Artikel 8 – Hersteltermijn

  • 1.

    Alvorens, ingevolge artikel 7 lid 2 te besluiten tot weigeren of beëindigen, wordt aanvrager een hersteltermijn geboden om alsnog de gevraagde medewerking te verlenen of informatie te verstrekken.

  • 2.

    Het college bepaalt de duur van de hersteltermijn.

Artikel 9 – Recidive

  • 1.

    Het college kan een nieuwe aanvraag om schuldhulpverlening weigeren als:

    • a.

      binnen twee jaar voorafgaande aan de dag waarop de aanvraag is ingediend een traject schuldhulpverlening tussentijds door toedoen van de aanvrager is beëindigd;

    • b.

      binnen twee jaar voorafgaande aan de dag waarop de aanvraag is ingediend, door aanvrager een traject schuldhulpverlening succesvol is doorlopen.

  • 2.

    Een beëindiging is te wijten aan aanvrager als de toegang tot de schuldhulpverlening is beëindigd op grond van artikel 7 lid 2 en lid 3 onder c, d, e, g en j.

  • 3.

    Als naar oordeel van het college verwijtbaarheid ontbreekt, ziet het college af van weigering.

  • 4.

    Een aanvrager die zich voor de derde keer meldt met schulden kont niet in aanmerking voor een schuldregeling. Als er minderjarige inwonende kinderen zijn neemt de gemeente contact op met Jeugdzorg.

  • 5.

    Onverminderd het bepaalde in lid 1 stelt het college op verzoek het product ‘Informatie, advies en doorverwijzing’ beschikbaar.

Artikel 10 – Nazorg

  • 1.

    Het college bepaalt na afloop van een traject schuldhulpverlening het aanbod en duur van de nazorg.

  • 2.

    De vorm waarin de gemeente nazorg aanbiedt, is gebaseerd op een analyse van het daarop voorafgaande traject, de onderliggende problematiek en de verdere prognose.

  • 3.

    Het college legt de wijze en de duur van de nazorg vast in beschikking met inbegrip van een plan van aanpak “nazorg”.

  • 4.

    De verplichtingen zoals neergelegd in artikel 5 zijn onverminderd van toepassing op het onderhavige artikel.

Artikel 11 – Hardheidsclausule en onvoorziene omstandigheden

  • 1.

    Het college kan in bijzondere gevallen gemotiveerd afwijken van de bepalingen in deze beleidsregels, als onverkorte toepassing daarvan zou leiden tot disproportionele onredelijkheid of inbillijkheid.

  • 2.

    In gevallen waarin deze regeling niet voorziet, beslist het college.

Artikel 12 – Inwerkingtreding

Deze beleidsregels treden in werking met ingang van 1 september 2013.

Artikel 13 – Citeertitel

Deze beleidsregel wordt aangehaald als “Beleidsregels schuldhulpverlening 2013”.

Aldus vastgesteld op 20 augustus 2013

Het college van burgemeester en wethouders,

de secretaris,

J.G. Marcic

de burgemeester,

P.M.J.H. Bos

TOELICHTING OP DE BELEIDSREGELS SCHULDHULPVERLENING 2013

Algemeen

 

Op 1 juli 2012 is de Wet gemeentelijke schuldhulpverlening (Wgs) in werking getreden.

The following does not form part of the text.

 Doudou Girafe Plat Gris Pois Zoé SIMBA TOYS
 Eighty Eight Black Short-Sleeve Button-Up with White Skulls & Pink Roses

De Wgs heeft een effectievere gemeentelijke schuldhulpverlening tot doel. Een belangrijke maatregel om dit te bereiken is het wettelijk inbedden van de taak om schuldhulpverlening aan te bieden door gemeenten. De wet verplicht de gemeenteraad eens per vier jaar een plan vast te stellen dat richting geeft aan de integrale schuldhulpverlening aan de inwoners van zijn gemeente.

 

In juni 2013 heeft de gemeenteraad het “Beleidsplan Wet gemeentelijke schuldhulpverlening

2013 – 2016” vastgesteld. Deze beleidsregels zijn een nadere concretisering hiervan.

 

Onderliggende gedachte is dat schuldhulpverlening behoefte heeft aan heldere spelregels: de inwoner weet welke voorwaarden er zijn voor toelating tot schuldhulpverlening en waaraan hij zich moet houden. Het college op haar beurt weet welke verplichtingen zij aan de inwoner mag opleggen en wanneer zij de toegang tot de schuldhulpverlening kan weigeren of beëindigen.

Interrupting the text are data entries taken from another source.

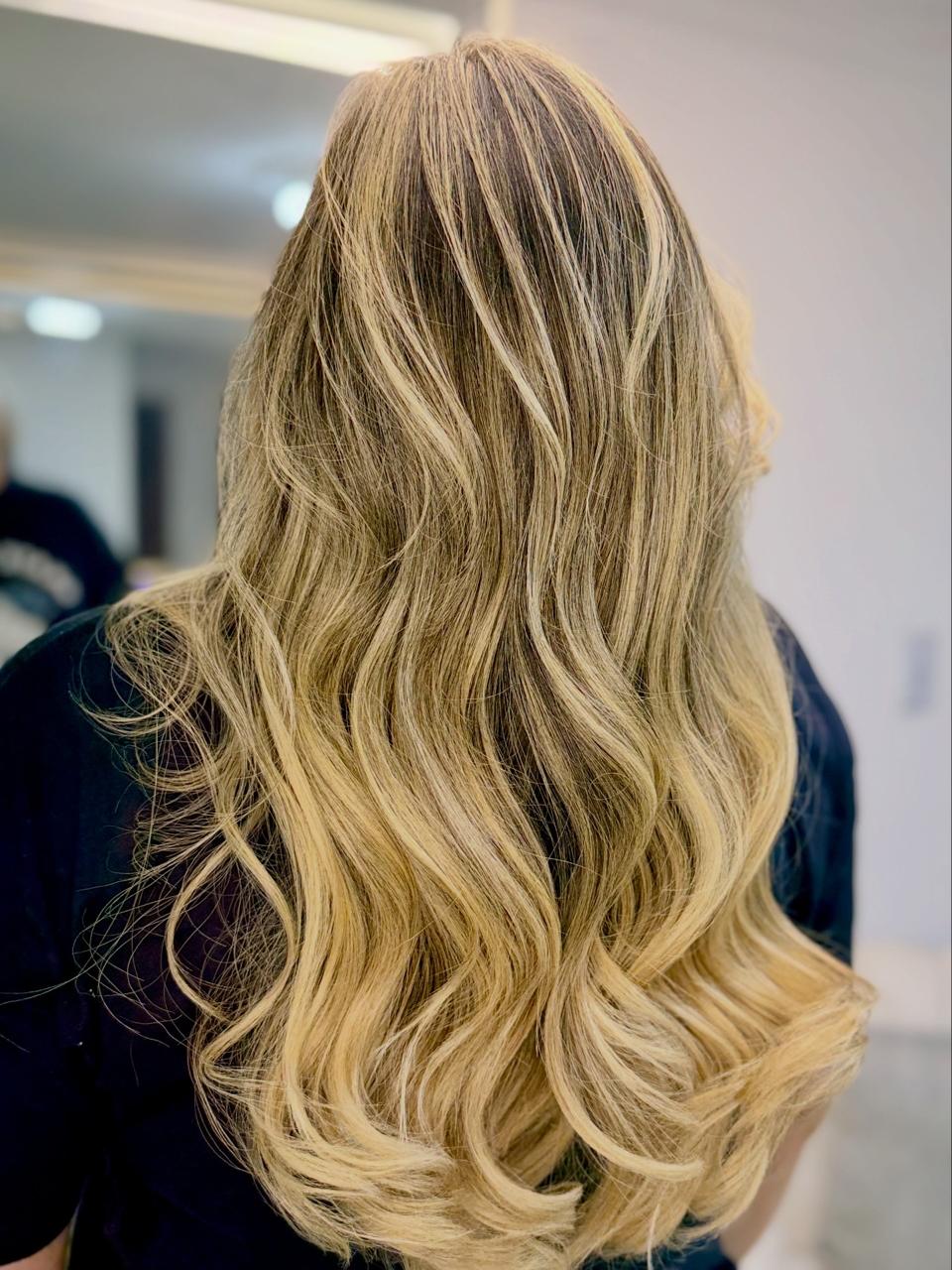 Rubio largo con ondas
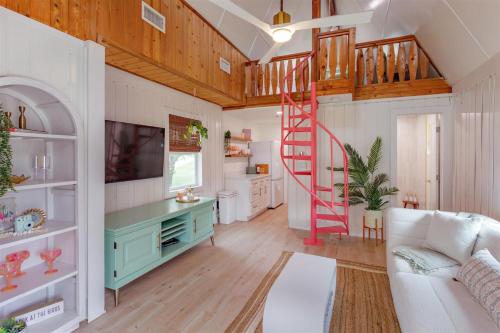 Beautiful cottage near Lake Louisa & mins from Disney Vehicle Rental Available — 4-Star Luxury Hotel in Clermont, United States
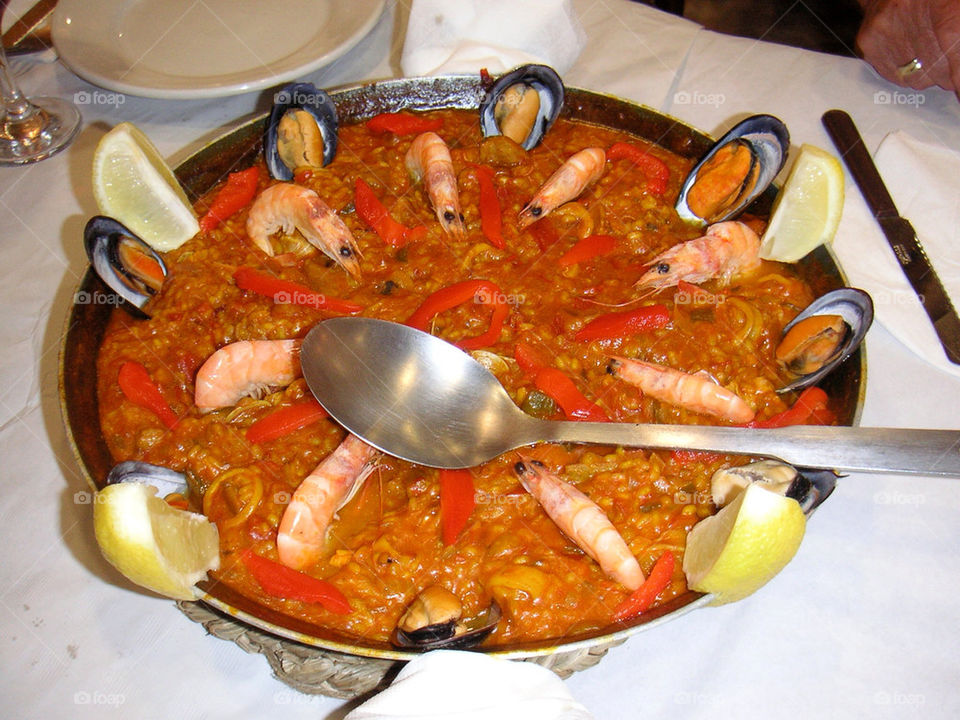 spanish paella by seeker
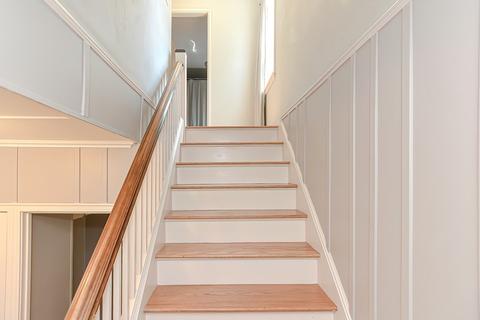 75 Deerfield St, Worcester, MA 01602 photo 14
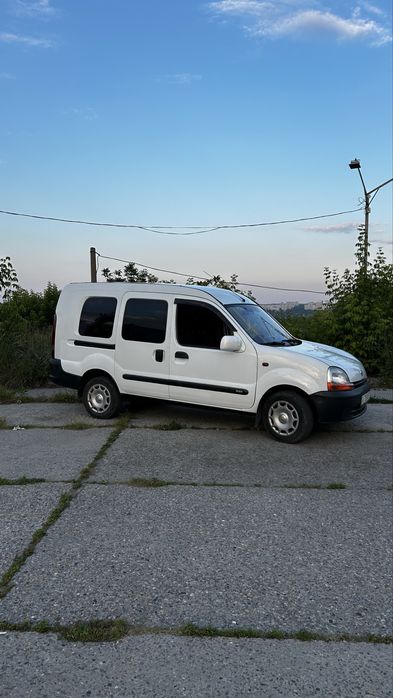 Продам Renault kangoo maxi 1.9d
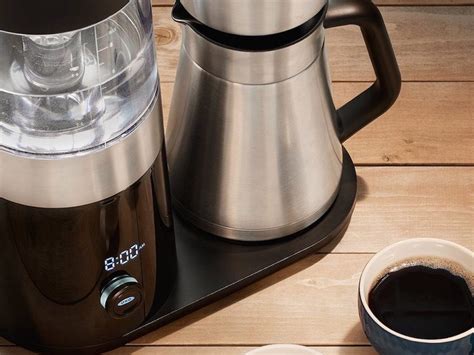 The OXO 9-Cup Coffee Maker Uses Pour-Over Techniques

Daarnaast speelt ook mee dat de Wgs onder het regime van de Awb valt. In het kader van rechtszekerheid is het dan van belang dat het college beschikt over een beleidsregel met betrekking tot toelating tot de schuldhulpverlening, het opleggen van verplichtingen en het weigeren van de schuldhulpverlening.

 

Artikelsgewijze toelichting

 

Artikel 1 – Begripsbepalingen

Dit artikel bevat de begripsbepalingen die op deze beleidsregels van toepassing zijn.

 

Artikel 2 – Doelgroep

Lid 1

Schuldhulpverlening staat in beginsel open voor alle natuurlijke personen van de gemeente Boekel van 18 jaar en ouder. Een uitzondering op de brede toegankelijkheid wordt gevormd door zelfstandige ondernemers.

 

Lid 2

Schuldhulpverlening voor gehuwden, samenwonenden en geregistreerde partners kan alleen voor beide partners worden aangegaan. Er moet sprake zijn van een door beiden ondertekende aanvraag. Financiële en eventueel onderliggende problemen binnen een gezamenlijke huishouding kunnen namelijk alleen worden aangepakt als beide partners meewerken en zich willen inzetten.

 

Lid 3, 4 en 5

De regering is van mening dat gemeentelijke schuldhulpverlening niet toegankelijk kan zijn voor zelfstandige ondernemers met een nog functionerende onderneming.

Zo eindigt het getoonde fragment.